The church at Eastside is a group of Christians who enjoy fellowship with God and with one another, and in that order. We are drawn to one another as we are first drawn to God.
Christians at Eastside believe in God’s word, the Bible; we have no man-made creed. We depend on God’s word for instruction in righteousness, whether that instruction involves character building or doctrinal matters. We regard the Bible as literal truth and have a uniform respect for its entirety, including the concrete statements concerning the creation and resurrection, as well as the abstract language seen in the parables of Jesus and in prophetic writings. Also, we regard the Bible as the authority for all that we do.
As an organization, the Eastside Church of Christ is independent. That is, we are not linked to other congregations in some sort of religious hierarchy. We are neither Catholic nor protestant. Nor are we denominational or sectarian. We are a local congregation, as designed by Christ, and unashamed of being called a “church.”
Our purpose as a church is to do what Christ intended the local church to do, nothing more and nothing less. We strive to serve God and help one another do the same. We evangelize, that is, teach lost souls about salvation in Jesus Christ. We assemble weekly to worship God and encourage one another spiritually. And, we care for each others’ benevolent needs. Our hope is that in all things, God may be glorified.
At Eastside, our focus is spiritual. While many of our individual members have personal interests and expertise in healthy living, financial stability, career development, and other worthwhile concerns, our activities as a group remain those of a local church -evangelism, edification, and benevolence. This spiritual focus is kept in mind at all times, as we develop our teaching efforts and even as we design our facilities.
Doug Boland, Bob Forrest, Blane Holder, Craig Roberts
Pete Bailey, Mark Beall, Daylon Cassel, Clayton Clark, Philip Elliott, Matt Poppa, Cody Roberts, Eddie Runde, Paul Smith, Brian Winton
Our public worship services are God-centered. Our primary attraction in the public assembly is the Lord. We approach Him to give Him glory, to confess our sins, and to learn of His ways. But we also assemble for another purpose - to strengthen each other. In all of our public assemblies, visitors are welcome.
Every Sunday, the first day of the week, we observe the Lord's Supper. This is a memorial meal, not a common meal. As we eat the bread and drink the cup, we remember the body and blood of Jesus, the Son of God, who offered his life as a sacrifice for our sins.

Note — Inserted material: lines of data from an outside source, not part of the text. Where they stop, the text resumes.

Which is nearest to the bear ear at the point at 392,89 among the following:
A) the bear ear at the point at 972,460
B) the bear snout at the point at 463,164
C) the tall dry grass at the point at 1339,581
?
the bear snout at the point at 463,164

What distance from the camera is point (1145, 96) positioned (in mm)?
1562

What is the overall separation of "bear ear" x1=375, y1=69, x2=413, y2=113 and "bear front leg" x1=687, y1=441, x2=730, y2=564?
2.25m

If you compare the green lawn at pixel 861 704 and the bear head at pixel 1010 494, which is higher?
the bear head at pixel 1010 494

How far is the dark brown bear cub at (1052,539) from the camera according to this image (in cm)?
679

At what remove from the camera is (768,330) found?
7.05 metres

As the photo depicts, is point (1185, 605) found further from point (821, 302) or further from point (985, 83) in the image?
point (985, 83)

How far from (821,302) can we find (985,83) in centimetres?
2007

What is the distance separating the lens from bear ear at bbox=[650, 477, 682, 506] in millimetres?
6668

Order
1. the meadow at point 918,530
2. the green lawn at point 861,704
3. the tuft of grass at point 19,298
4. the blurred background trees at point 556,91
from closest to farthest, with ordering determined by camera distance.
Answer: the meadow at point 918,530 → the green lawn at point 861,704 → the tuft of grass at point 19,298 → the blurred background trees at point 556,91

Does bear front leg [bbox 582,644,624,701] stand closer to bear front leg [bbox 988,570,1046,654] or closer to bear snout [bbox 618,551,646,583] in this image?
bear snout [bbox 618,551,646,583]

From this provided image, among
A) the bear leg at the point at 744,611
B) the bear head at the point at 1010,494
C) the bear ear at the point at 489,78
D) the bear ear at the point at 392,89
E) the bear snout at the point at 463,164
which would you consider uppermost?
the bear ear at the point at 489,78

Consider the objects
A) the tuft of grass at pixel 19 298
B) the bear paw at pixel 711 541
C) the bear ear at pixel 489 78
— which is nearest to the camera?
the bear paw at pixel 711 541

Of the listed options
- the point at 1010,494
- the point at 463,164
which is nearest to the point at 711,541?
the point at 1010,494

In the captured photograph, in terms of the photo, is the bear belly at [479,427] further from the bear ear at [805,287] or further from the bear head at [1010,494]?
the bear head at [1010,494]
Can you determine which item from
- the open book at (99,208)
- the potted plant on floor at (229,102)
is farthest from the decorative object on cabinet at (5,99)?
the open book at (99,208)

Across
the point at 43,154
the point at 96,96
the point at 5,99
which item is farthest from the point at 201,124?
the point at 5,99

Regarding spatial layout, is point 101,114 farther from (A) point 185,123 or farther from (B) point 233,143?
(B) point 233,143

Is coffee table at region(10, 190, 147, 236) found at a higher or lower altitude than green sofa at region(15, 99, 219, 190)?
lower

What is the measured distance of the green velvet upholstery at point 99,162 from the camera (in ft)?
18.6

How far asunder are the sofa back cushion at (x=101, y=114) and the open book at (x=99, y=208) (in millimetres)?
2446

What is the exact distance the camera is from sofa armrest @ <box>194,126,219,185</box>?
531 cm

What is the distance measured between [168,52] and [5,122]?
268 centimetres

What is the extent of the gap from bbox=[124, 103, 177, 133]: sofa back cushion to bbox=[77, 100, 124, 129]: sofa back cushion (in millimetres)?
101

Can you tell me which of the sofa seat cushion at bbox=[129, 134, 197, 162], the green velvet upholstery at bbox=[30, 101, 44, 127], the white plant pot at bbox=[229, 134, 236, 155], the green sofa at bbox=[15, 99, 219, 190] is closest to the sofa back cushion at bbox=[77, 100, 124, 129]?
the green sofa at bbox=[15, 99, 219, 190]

Our weekly services also include singing Psalms, hymns and spiritual songs. All members praise God and sing to one another, as our song worship is congregational rather than choir-based. The repertoire is designed more for worship than for entertainment, and thus it appeals more to worshippers than to singers. We sing old hymns and new hymns, as well as some gospel and contemporary songs - whatever is effective in praise and edification. Our musical instruments include our hearts and our lips.
Teaching and Preaching
Our services also include teaching and preaching. We hold Bible classes for all ages on Sunday mornings and Wednesday nights. The lesson material ranges from expository to topical, as teachers explore teachings in God's word and offer applications for godly living. We also have regular sermons in which our preachers instruct, correct and encourage the church. Examples of these sermons are posted on this web site. All of our teachers and preachers regard the Bible as God's inspired word. They strive to help us understand the ways of God with the ultimate purpose of glorifying Him, nurturing our souls, and helping others do the same.
We take up a collection on Sundays, the first day of the week. The collection is not a solicitation of funds from visitors. It is voluntary and considered a privilege for each member. The funds are not hoarded but are used to fulfil the purpose of the local church - teaching the lost, building up the membership, and addressing benevolent needs. About two-thirds of our treasury is spent on local and international evangelism.